Well, that was a bad week for the St. Louis Cardinals

The hits, or lack of hits, kept coming last week as the St. Louis Cardinals continued a rough stretch that included becoming the victim of the New York Mets first no-hitter in franchise history.

Aside from being no-hit by Mets pitcher Johan Santana Friday night, the Cardinals also sent Skip Schumaker back to the disabled list to join an all-star caliber cast that includes Lance Berkman, Matt Carpenter and Jon Jay on the offensive side, and Chris Carpenter and Kyle McClellan representing the pitching staff.

On the bright side, perhaps the only bright side of the week that saw the Cardinals go 2-6 in their last eight games, Allen Craig rejoined the team Friday. Although he obviously didn’t get a hit in his first game back, the Cardinals sorely need his presence in the lineup.
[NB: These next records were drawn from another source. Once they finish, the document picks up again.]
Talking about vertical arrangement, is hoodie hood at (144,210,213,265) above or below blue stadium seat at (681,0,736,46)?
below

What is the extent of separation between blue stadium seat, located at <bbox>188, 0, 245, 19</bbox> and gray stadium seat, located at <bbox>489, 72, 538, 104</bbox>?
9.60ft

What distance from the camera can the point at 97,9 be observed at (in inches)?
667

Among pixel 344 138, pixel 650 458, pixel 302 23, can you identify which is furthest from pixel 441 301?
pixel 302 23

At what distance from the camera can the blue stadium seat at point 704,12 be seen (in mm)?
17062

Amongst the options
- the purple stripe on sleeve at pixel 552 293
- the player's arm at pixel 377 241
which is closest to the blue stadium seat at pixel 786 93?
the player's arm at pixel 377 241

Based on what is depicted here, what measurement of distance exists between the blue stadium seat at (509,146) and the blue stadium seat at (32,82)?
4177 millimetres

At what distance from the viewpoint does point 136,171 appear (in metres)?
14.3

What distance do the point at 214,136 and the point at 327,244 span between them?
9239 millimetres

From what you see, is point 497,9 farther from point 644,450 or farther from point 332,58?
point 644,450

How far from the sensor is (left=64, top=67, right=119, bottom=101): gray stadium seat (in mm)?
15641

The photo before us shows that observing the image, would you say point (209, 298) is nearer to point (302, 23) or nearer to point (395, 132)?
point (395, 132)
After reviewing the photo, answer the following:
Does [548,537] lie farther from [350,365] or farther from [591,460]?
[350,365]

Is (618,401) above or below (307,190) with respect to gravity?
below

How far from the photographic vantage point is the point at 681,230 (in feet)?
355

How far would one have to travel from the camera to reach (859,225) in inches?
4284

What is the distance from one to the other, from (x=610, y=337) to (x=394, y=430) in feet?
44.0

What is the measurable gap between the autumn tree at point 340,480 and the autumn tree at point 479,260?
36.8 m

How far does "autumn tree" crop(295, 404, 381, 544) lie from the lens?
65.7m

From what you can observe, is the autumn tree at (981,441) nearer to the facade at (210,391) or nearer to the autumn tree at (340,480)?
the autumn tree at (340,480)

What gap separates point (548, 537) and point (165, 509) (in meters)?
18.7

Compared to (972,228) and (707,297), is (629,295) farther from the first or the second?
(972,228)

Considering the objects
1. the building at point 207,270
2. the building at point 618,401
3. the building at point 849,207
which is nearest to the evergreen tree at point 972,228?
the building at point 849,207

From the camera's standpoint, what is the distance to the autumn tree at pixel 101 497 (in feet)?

It’s not surprising that the Cardinals have fallen back to the back amid all of the injuries. Sure, every team has injuries throughout the long season, but no team is going to play first-place caliber baseball with six important players hurt.

However, the Cardinals are still capable of playing competitive baseball, and better baseball than they have of late.

The bullpen has been simply atrocious for much of the last three weeks. The Cardinals had the fourth-worst ERA in May at 4.72, and the bullpen’s ERA was even higher. The disturbing part of the bullpen’s performance is injuries cannot be used as an excuse. Aside from McClellan, the bullpen pitchers have remained healthy, they’ve just pitched terribly.

Now it’s to the point where guys such as Sam Freeman, Maikel Cleto and Brandon Dickson are trying to get important outs for the big league club, when in reality they should still be playing for the AAA Memphis Redbirds.

Even with the injuries to position players, the Cardinals put up four runs or more in every game last week before running into a buzz saw this weekend against the Mets. A team that consistently scores four runs or more should win a lot of ballgames, but the pitching staff has found numerous ways to give up more than four runs.

The struggles of middle relief pitchers have been particularly back-breaking. The Cardinals have shown all season they can fight back during a game even if they fall behind early.

For example, the Atlanta Braves scored three runs in the first inning and two more runs in the third inning Wednesday to take a 5-0 lead. The Cardinals fought back and tied the game at five in the six, but Marc Rzepczynski immediately gave up three runs to take away any momentum the Cardinals had built.

So, what’s the fix? Good question. The offense will be fine. A lineup that includes Carlos Beltran, Matt Holliday and David Freese will produce enough runs to remain competitive. However, as we said before the season started, the pitching staff is going to have to be strong for the Cardinals to compete for the division crown.

That happened at the beginning of the season. The Cardinals jumped out to an early lead almost every night, and the pitchers held the opponents in check the rest of the night. The game seemed easy back in April.

That certainly changed in May. Relief pitchers such as Rzepczynski, Fernando Salas and Mitchell Boggs will have to regain their 2011 and early 2012 form if the Cardinals are going to keep up with the Cincinnati Reds throughout the summer. The Memphis Redbirds pitching staff isn’t equipped to compete in the major leagues, and it is showing right now.

Hopefully the Cardinals beat up on the Houston Astros this coming week, but after that series the team faces a stretch against AL Central powerhouses such as the Cleveland Indians, Chicago White Sox and Detroit Tigers.

Hang on tight, folks, the rough ride of the past week could continue for a while.